I CAME FROM EARTH

Follow this ceramic artist as he takes us on a philosophical journey of control and surrender from the desert of Salt Lake City, Utah to the remote village of la Encantada, Peru where he learns timeless lessons about one of the world’s oldest disciplines. Taking long, slow drags from a hand-rolled cigarette, the 25 year-old American artist begins his story.

Salt Lake City, UT

It’s all about releasing my mind to let my body do the work it knows how to do from thousands of hours on the wheel, thousands of hours sculpting clay from nothing into forms that resonate with the human condition. It is the art of transformation: literally incarnating solid form from raw earth. I am the artist facilitating the change. Ceramics and sculpting are about the opposing forces of control and surrender. I control my hands, the design, and provide intent while shaping the clay. But it’s also about surrendering to my natural urges, allowing my intent to be physically expressed without my mind consciously demanding every movement. Ultimately all ceramics artists surrender their skill, their control to the kiln’s fire, where nature takes over and the artist must wait and watch.

I have a unique intelligence that allows me to take your nose and sculpt clay into that shape. I can visualize the texture and contours in 3-D. I can imagine how the light will strike it and provide more or less detail as indicated for the participant. If you asked me to paint it, or draw it, or even describe it, you would have an inferior product. I see the same kind of obtuse intelligence in the eye of a musician hitting the note pitch perfect, or an MC freestyling with poetic aggression. It’s a lens with which I see the world, interpret it, and create it.
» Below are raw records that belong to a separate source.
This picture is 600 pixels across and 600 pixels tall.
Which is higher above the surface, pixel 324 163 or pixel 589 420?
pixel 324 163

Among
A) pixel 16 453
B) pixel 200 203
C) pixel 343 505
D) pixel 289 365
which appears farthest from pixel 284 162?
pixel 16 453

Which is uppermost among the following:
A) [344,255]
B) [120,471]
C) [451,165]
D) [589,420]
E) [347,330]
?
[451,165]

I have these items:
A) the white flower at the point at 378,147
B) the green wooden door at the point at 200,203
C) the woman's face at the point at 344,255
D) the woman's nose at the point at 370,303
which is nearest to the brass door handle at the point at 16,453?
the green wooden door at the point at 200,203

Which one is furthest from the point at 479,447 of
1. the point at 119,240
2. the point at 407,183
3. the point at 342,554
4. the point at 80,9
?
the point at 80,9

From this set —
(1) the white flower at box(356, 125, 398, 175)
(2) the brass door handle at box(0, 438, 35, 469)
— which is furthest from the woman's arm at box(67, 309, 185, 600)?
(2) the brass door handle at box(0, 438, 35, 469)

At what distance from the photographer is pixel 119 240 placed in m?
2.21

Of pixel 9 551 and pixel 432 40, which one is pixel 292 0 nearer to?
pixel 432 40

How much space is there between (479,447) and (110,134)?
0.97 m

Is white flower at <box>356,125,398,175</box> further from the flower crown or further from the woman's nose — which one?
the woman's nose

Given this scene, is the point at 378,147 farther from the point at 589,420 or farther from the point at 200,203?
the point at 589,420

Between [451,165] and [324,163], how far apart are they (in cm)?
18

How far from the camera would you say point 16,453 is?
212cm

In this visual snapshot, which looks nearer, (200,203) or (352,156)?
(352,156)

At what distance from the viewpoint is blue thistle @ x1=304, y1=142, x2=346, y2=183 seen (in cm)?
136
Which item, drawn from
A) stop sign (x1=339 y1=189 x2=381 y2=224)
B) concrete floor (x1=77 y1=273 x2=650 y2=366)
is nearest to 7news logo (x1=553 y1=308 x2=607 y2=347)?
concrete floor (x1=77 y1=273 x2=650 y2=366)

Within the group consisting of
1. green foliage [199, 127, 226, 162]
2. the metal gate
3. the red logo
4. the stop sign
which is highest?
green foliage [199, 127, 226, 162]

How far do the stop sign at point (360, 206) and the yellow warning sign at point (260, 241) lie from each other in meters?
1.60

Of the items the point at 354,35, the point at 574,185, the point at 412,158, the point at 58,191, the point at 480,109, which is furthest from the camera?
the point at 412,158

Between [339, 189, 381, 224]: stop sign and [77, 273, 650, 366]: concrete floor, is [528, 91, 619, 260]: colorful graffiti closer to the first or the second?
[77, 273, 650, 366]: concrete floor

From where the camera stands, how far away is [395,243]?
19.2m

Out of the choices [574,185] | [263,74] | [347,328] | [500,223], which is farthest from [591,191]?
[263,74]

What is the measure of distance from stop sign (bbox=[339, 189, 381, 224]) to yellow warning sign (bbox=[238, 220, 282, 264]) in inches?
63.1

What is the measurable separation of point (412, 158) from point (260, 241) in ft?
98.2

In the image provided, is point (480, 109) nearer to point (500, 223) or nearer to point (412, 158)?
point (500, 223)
My study of the discipline is an exercise in exactly that, discipline. In Salt Lake City I ripped through every class available within my field and surpassed the teachers in some respects. They required me to learn the control, the absolute form and when I mastered that, they gave me assignments to explore unknown forms, materials and temperatures in the kiln. It takes hard, diligent work to excel in ceramics. You have the frat girls who come in wearing gloves to protect their nails, and you have the artist who can throw the most righteous bowl with interwoven colors, glazes in eight minutes. It takes a lot of space and equipment, neither of which is cheap. I’m fortunate to have my own studio just outside of downtown in which I can pursue discipline and enrapture myself in releasing.

Ceramics took me to la Encantada, Peru last spring to throw with indigenous peoples who have been making badass pottery for thousands of years. The bus to the village almost rolled off an impossibly high cliff, wheels spinning viciously –  I could have thrown a beautiful bowl off them. Working with these isolated, pristine people, I was struck by the fact that they are not trying to innovate. They have been perfecting the same art in the same way and it’s fucking good.

I was able to go to a tiny village to work with people who are totally divorced from the modern, western life I live in America because throwing, sculpting, ceramics, is not about the product. It’s much bigger. You are a part of the moment, the clay, the fire. I re-connect to where I came from – the earth. I divorce myself from the absolute form, embracing the fluidity each moment has the capacity to possess. Variation is inevitable in ceramics. The same process creates a different result each time the ritual is performed. Each firing is unique; each piece is unique. It’s all about controlling as little and surrendering it all.